Indeed, thinking about System 1 and System 2 processes has made me reflect on organisational and community processes in Science. I’ve always implicitly known that bouncing ideas off people is good, and that meeting, even ones which seem to be just going through the motions to create an obvious answer are in fact worth it due to the deliberation. Interestingly we are all very bad at acknowledging that we make this (frankly) awful, irrational mistakes; our tendency when proved wrong is create a narrative about why our gut instinct got it wrong in this scenario, and not actually question the whole process. Much of what people describe as wisdom is really about being more deliberate and allowing more viewpoints to co-exist in apparent conflict, thus ensuring that one can make snap judgements.
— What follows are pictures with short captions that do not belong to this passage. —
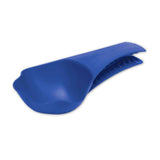 Scoop'n Clip™ Pet Food Scoop (Q721411)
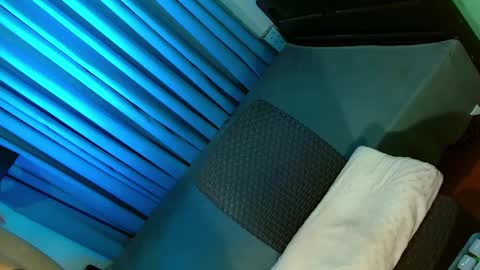 Your Baby Kira online show from 5, 3, 2025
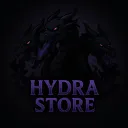 🐉Hydra Store🐉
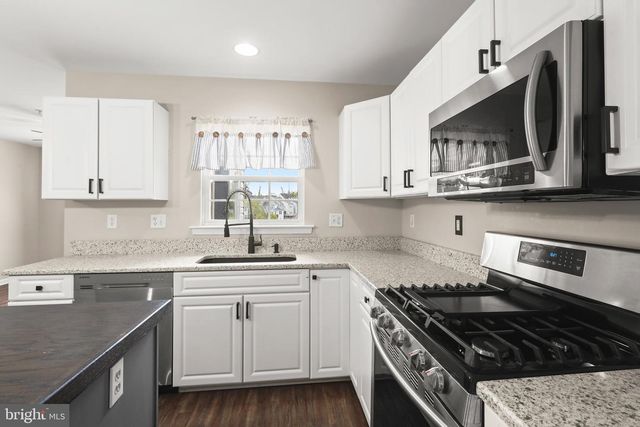 767 SHALLOW RIDGE CT, Abingdon, MD 21009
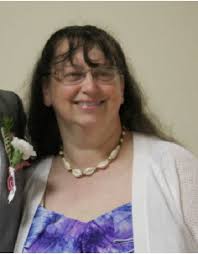 mo·tile: spontaneous ability to move — Motility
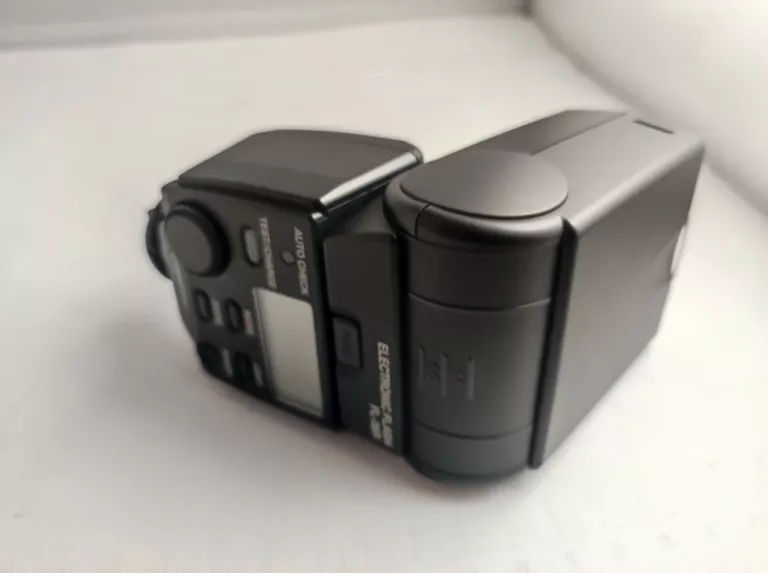 lampa-blyskowa-olympus-fl-36r-stan-11323-2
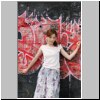 kazue02_012.jpg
Reading this book has made me (when I think about it!) trust my gut instincts less, and appreciate the importance of process and deliberation.
The other thing this book has brought out to me is that I am a clear human being – with all the loss-aversion, and narrative building fallacies that our brains have. As is nearly every other scientist. Acknowledging this is the first step I think of catching ourselves as individuals and our overall fields for making these “System 1” errors.